--- START ---
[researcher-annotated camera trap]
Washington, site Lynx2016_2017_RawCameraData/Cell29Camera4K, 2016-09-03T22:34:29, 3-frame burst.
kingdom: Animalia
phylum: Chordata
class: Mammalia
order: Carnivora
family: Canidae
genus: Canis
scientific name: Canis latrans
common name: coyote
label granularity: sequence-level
--- END ---
--- START ---
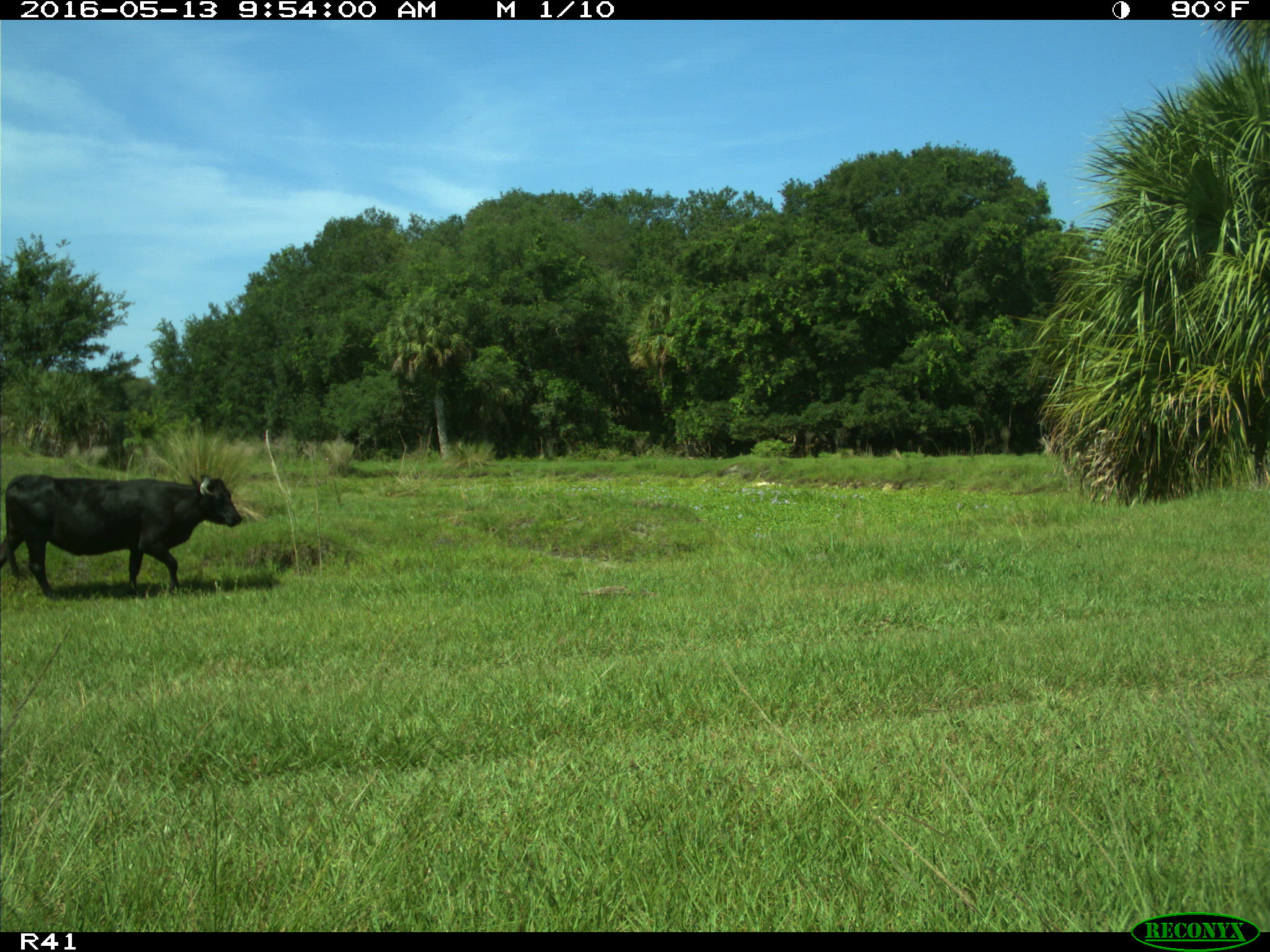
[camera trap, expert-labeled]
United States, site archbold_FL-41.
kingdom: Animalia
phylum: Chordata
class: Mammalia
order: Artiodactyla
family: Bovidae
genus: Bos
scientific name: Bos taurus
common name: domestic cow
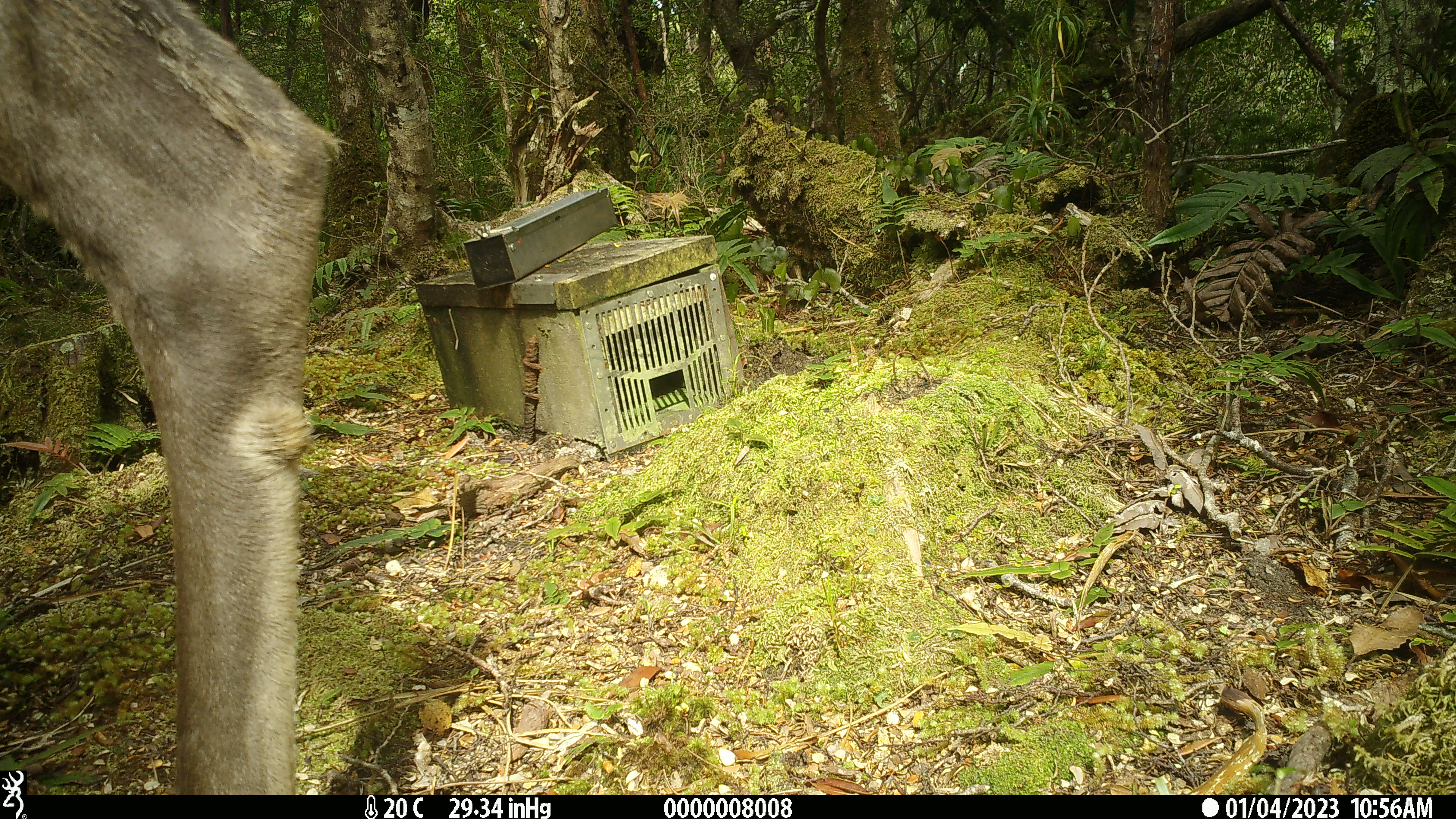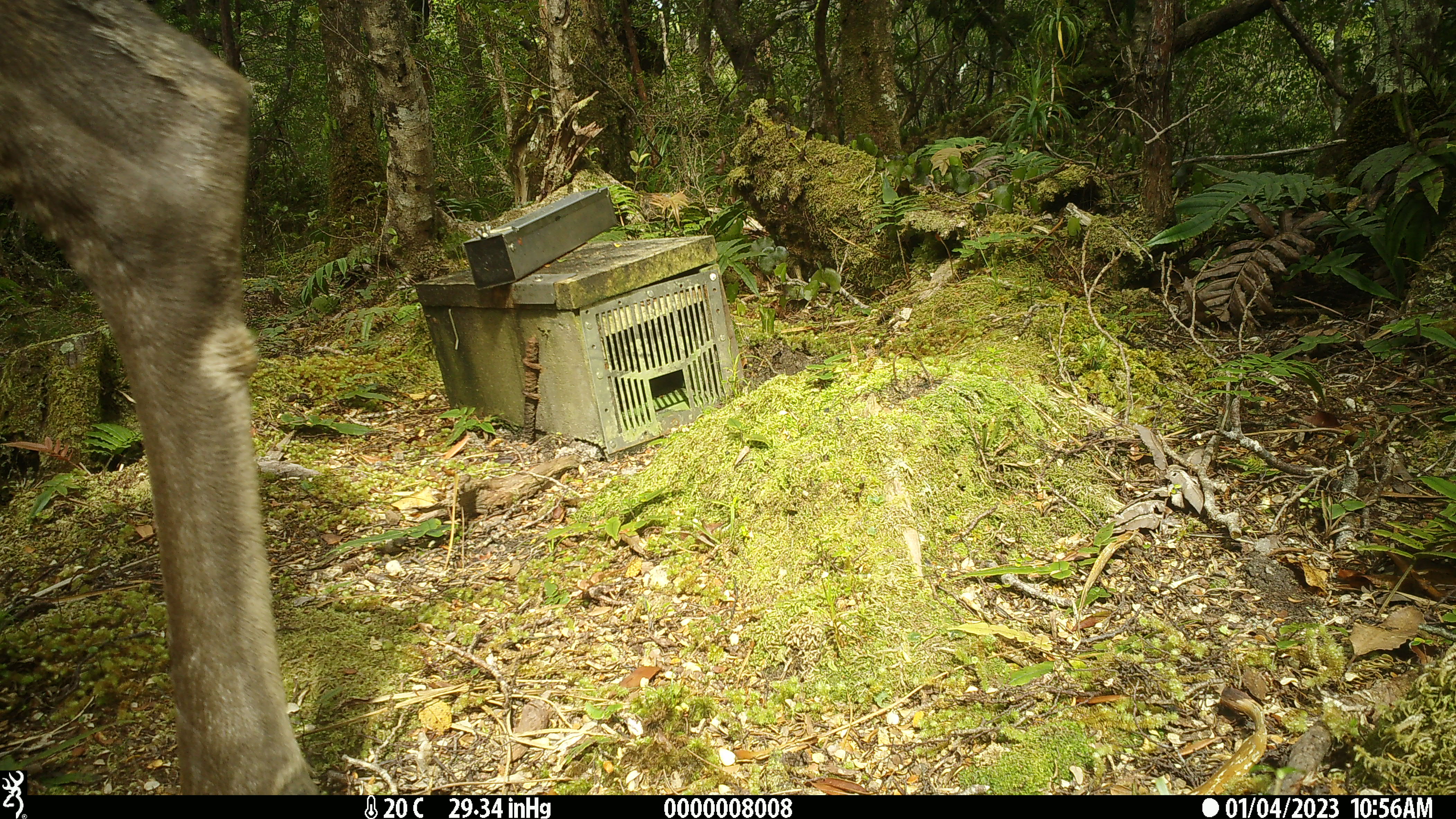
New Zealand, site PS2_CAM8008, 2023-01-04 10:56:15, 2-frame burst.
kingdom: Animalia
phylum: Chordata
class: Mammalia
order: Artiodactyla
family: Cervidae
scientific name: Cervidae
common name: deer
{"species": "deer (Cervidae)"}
--- END ---
YOUR ASSIGNMENT – Where a line of the data contains "common", copy that line.

EXERCISE SOLUTION –
common name: coyote
common name: domestic cow
common name: deer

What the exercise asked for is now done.